Hicieron apresuradamente los preparativos y todos cogieron regalos: pieles, corderos, queso, leche y miel.
Por el camino el ángel chico se dio cuenta de que Raúl no llevaba nada. Disimuladamente pregunto:
− ¿Dónde llevas tu regalo?
Raúl bajo la cabeza y no contestó. El ángel chico no comprendía la actitud de Raúl. Precisamente él le había estado insinuando que ofreciera al Niño recién nacido lo que tuviera para él más valor, porque aquel Niño era Dios hecho Hombre.
Y siguió preguntando:
− ¿No olvidas nada, no deseas volver para coger alguna cosa?

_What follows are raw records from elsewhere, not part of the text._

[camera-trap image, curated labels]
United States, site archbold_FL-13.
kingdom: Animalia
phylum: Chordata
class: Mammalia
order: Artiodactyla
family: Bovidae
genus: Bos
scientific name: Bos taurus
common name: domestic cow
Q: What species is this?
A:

Raúl dijo con voz desabrida:
− No, no olvido nada.
Raúl que iba contento de vez en cuando se ponía triste.
El ángel chico estaba intrigadísimo con el comportamiento de Raúl. No hablaron más en todo el camino.
Después de una larga caminata pasada la media noche llegaron a Belén.
Antes de llegar al pueblo vieron un establo envuelto en aquella luz dorada y resplandeciente. Entraron y encontraron al Niño con su Madre. San José avivaba el fuego con un matojo. Un grupo de pastores que se les había adelantado bailaba al son de una zambomba que imitaba el rebuzno de una burra.
En medio de aquella alegría los pastores fueron ofreciendo sus regalos.
Aunque radiante de alegría, el ángel chico estaba inquieto por Raúl, que demoraba el tiempo de acercarse al Niño. Se quedó el último y cuando ya nadie reparaba en él, se acercó al pesebre y con los ojos húmedos dijo:
− Yo te he traído como regalo lo que más quiero: el ángel chico; es mi mejor amigo pero yo sé que en el cielo era tu juglar y quiero dejártelo para que te entretenga.
El Niño-Dios se emocionó con el desprendimiento de Raúl. Y en recuerdo de este suceso en los nacimientos junto a los ángeles grandes se pone siempre un ángel pequeño en el portal.